→ PROVIDED MATERIAL

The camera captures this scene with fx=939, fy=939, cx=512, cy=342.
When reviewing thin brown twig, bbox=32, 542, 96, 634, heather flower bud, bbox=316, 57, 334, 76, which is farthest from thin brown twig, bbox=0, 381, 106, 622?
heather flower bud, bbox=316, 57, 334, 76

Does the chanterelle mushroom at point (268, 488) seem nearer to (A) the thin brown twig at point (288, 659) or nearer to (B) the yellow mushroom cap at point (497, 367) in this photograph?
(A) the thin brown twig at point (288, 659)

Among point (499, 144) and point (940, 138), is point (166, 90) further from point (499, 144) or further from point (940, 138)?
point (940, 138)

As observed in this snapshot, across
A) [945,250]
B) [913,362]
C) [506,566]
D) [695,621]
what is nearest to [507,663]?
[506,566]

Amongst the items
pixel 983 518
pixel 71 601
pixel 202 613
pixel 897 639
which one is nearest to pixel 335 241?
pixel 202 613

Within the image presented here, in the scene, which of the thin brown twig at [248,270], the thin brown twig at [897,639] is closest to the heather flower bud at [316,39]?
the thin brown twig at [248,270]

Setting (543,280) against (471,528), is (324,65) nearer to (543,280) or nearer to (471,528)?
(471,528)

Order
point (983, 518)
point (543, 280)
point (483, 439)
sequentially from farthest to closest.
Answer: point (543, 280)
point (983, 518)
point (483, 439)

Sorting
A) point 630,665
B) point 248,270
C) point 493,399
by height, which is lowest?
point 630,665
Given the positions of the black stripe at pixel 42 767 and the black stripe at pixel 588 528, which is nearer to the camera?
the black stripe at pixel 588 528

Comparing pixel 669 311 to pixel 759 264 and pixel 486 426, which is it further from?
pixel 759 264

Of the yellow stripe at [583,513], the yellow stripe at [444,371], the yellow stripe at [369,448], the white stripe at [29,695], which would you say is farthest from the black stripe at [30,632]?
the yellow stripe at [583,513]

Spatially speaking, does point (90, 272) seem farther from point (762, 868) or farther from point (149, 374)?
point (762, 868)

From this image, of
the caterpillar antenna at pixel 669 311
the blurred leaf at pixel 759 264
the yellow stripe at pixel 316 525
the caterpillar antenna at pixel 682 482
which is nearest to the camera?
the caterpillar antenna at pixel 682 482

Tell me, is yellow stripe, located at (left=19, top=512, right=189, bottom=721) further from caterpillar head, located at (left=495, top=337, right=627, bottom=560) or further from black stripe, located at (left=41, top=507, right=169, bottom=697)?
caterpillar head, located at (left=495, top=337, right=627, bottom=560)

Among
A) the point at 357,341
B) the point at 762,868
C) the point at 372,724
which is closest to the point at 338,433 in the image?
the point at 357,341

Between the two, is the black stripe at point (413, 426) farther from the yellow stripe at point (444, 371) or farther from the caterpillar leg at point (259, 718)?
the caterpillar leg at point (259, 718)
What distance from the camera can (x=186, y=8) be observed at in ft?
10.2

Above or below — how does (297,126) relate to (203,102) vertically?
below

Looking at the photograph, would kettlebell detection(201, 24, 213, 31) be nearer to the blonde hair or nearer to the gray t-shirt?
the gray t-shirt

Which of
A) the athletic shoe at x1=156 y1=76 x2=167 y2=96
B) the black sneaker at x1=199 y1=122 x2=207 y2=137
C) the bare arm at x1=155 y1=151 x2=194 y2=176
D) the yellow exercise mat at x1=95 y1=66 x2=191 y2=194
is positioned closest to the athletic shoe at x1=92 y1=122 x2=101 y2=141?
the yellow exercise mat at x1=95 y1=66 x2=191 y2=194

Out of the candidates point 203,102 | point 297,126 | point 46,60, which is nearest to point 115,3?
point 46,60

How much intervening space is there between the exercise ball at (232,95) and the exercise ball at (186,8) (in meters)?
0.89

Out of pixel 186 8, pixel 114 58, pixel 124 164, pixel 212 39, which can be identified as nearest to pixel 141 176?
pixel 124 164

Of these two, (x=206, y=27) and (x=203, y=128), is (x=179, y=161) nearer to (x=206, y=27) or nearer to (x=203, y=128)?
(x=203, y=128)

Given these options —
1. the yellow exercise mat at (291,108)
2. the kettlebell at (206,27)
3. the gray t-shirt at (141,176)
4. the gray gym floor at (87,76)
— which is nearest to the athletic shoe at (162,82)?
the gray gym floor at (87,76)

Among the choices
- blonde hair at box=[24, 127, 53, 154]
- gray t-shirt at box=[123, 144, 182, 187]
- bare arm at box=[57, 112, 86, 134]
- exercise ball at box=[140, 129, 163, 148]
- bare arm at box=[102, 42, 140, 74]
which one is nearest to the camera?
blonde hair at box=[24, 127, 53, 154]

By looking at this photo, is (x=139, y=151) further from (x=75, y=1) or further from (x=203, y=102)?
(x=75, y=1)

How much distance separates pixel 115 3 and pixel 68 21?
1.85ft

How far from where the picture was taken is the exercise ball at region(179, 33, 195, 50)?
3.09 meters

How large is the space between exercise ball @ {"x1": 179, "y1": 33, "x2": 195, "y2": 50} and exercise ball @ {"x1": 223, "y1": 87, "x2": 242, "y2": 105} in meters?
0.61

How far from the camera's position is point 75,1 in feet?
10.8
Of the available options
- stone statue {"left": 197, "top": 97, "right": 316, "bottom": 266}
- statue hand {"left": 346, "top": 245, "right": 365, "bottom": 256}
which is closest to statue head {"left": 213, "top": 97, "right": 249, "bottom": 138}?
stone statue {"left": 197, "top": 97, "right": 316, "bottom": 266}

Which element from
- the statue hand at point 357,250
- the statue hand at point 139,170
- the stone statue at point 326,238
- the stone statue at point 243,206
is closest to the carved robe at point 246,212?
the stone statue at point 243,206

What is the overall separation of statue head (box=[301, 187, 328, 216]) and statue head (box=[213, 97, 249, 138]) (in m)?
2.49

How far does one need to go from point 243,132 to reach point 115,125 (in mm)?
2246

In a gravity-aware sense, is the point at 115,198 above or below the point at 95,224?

→ WHAT IS NEEDED
Make an exact copy of the data above.

→ RESULT BELOW
The camera captures this scene with fx=939, fy=939, cx=512, cy=342.
When reviewing thin brown twig, bbox=32, 542, 96, 634, heather flower bud, bbox=316, 57, 334, 76, which is farthest from thin brown twig, bbox=0, 381, 106, 622?
heather flower bud, bbox=316, 57, 334, 76

Does the chanterelle mushroom at point (268, 488) seem nearer to (A) the thin brown twig at point (288, 659) or nearer to (B) the yellow mushroom cap at point (497, 367) in this photograph?
(A) the thin brown twig at point (288, 659)

Among point (499, 144) and point (940, 138), is point (166, 90) further from point (499, 144) or further from point (940, 138)?
point (940, 138)

As observed in this snapshot, across
A) [945,250]
B) [913,362]
C) [506,566]
D) [695,621]
what is nearest to [507,663]?
[506,566]

Amongst the items
pixel 983 518
pixel 71 601
pixel 202 613
pixel 897 639
which one is nearest to pixel 335 241?
pixel 202 613

Within the image presented here, in the scene, which of the thin brown twig at [248,270], the thin brown twig at [897,639] is closest to the heather flower bud at [316,39]?
the thin brown twig at [248,270]

Setting (543,280) against (471,528), is (324,65) nearer to (543,280) or nearer to (471,528)?
(471,528)

Order
point (983, 518)
point (543, 280)
point (483, 439)
sequentially from farthest to closest.
Answer: point (543, 280)
point (983, 518)
point (483, 439)

Sorting
A) point 630,665
B) point 248,270
C) point 493,399
by height, which is lowest?
point 630,665
Given the positions of the black stripe at pixel 42 767 and the black stripe at pixel 588 528, which is nearer to the camera?
the black stripe at pixel 588 528

Comparing pixel 669 311 to pixel 759 264 and pixel 486 426, which is it further from?
pixel 759 264

Of the yellow stripe at [583,513], the yellow stripe at [444,371], the yellow stripe at [369,448], the white stripe at [29,695], which would you say is farthest from the black stripe at [30,632]?
the yellow stripe at [583,513]

Spatially speaking, does point (90, 272) seem farther from point (762, 868) or farther from point (149, 374)?
point (762, 868)

From this image, of
the caterpillar antenna at pixel 669 311
the blurred leaf at pixel 759 264
the yellow stripe at pixel 316 525
the caterpillar antenna at pixel 682 482
which is nearest to the camera?
the caterpillar antenna at pixel 682 482

Tell me, is yellow stripe, located at (left=19, top=512, right=189, bottom=721) further from caterpillar head, located at (left=495, top=337, right=627, bottom=560) or further from black stripe, located at (left=41, top=507, right=169, bottom=697)?
caterpillar head, located at (left=495, top=337, right=627, bottom=560)

Among
A) the point at 357,341
B) the point at 762,868
C) the point at 372,724
which is closest to the point at 338,433 in the image?
the point at 357,341

Between the two, is the black stripe at point (413, 426) farther from the yellow stripe at point (444, 371) or farther from the caterpillar leg at point (259, 718)?
the caterpillar leg at point (259, 718)
What distance from the camera can (x=186, y=8) be observed at in ft?
10.2

Above or below — how does (297,126) relate to (203,102) vertically?
below

Looking at the photograph, would kettlebell detection(201, 24, 213, 31) be nearer to the blonde hair or nearer to the gray t-shirt?
the gray t-shirt

Which of
A) the athletic shoe at x1=156 y1=76 x2=167 y2=96
B) the black sneaker at x1=199 y1=122 x2=207 y2=137
C) the bare arm at x1=155 y1=151 x2=194 y2=176
D) the yellow exercise mat at x1=95 y1=66 x2=191 y2=194
is positioned closest to the athletic shoe at x1=92 y1=122 x2=101 y2=141?
the yellow exercise mat at x1=95 y1=66 x2=191 y2=194

Out of the candidates point 203,102 | point 297,126 | point 46,60, which is nearest to point 115,3?
point 46,60

How much intervening space is there between the exercise ball at (232,95) and the exercise ball at (186,8) (in meters)?
0.89

Out of pixel 186 8, pixel 114 58, pixel 124 164, pixel 212 39, which can be identified as nearest to pixel 141 176?
pixel 124 164

Of these two, (x=206, y=27) and (x=203, y=128), is (x=179, y=161) nearer to (x=206, y=27) or nearer to (x=203, y=128)?
(x=203, y=128)

Given these options —
1. the yellow exercise mat at (291,108)
2. the kettlebell at (206,27)
3. the gray t-shirt at (141,176)
4. the gray gym floor at (87,76)
— which is nearest to the athletic shoe at (162,82)?
the gray gym floor at (87,76)

Among the choices
- blonde hair at box=[24, 127, 53, 154]
- gray t-shirt at box=[123, 144, 182, 187]
- bare arm at box=[57, 112, 86, 134]
- exercise ball at box=[140, 129, 163, 148]
- bare arm at box=[102, 42, 140, 74]
which one is nearest to the camera?
blonde hair at box=[24, 127, 53, 154]

By looking at this photo, is (x=139, y=151) further from (x=75, y=1) or further from (x=203, y=102)?
(x=75, y=1)

How much distance separates pixel 115 3 and pixel 68 21?
1.85ft

How far from where the picture was taken is the exercise ball at region(179, 33, 195, 50)?
3.09 meters

How large is the space between exercise ball @ {"x1": 179, "y1": 33, "x2": 195, "y2": 50} and exercise ball @ {"x1": 223, "y1": 87, "x2": 242, "y2": 105} in meters?
0.61

How far from the camera's position is point 75,1 in feet?
10.8
Of the available options
- stone statue {"left": 197, "top": 97, "right": 316, "bottom": 266}
- statue hand {"left": 346, "top": 245, "right": 365, "bottom": 256}
which is closest to statue head {"left": 213, "top": 97, "right": 249, "bottom": 138}?
stone statue {"left": 197, "top": 97, "right": 316, "bottom": 266}

Which element from
- the statue hand at point 357,250
- the statue hand at point 139,170
- the stone statue at point 326,238
- the stone statue at point 243,206
is closest to the carved robe at point 246,212?
the stone statue at point 243,206

What is the overall separation of statue head (box=[301, 187, 328, 216]) and statue head (box=[213, 97, 249, 138]) (in m)?
2.49

How far does one need to go from point 243,132 to reach point 115,125 (in mm)?
2246

In a gravity-aware sense, is the point at 115,198 above or below the point at 95,224?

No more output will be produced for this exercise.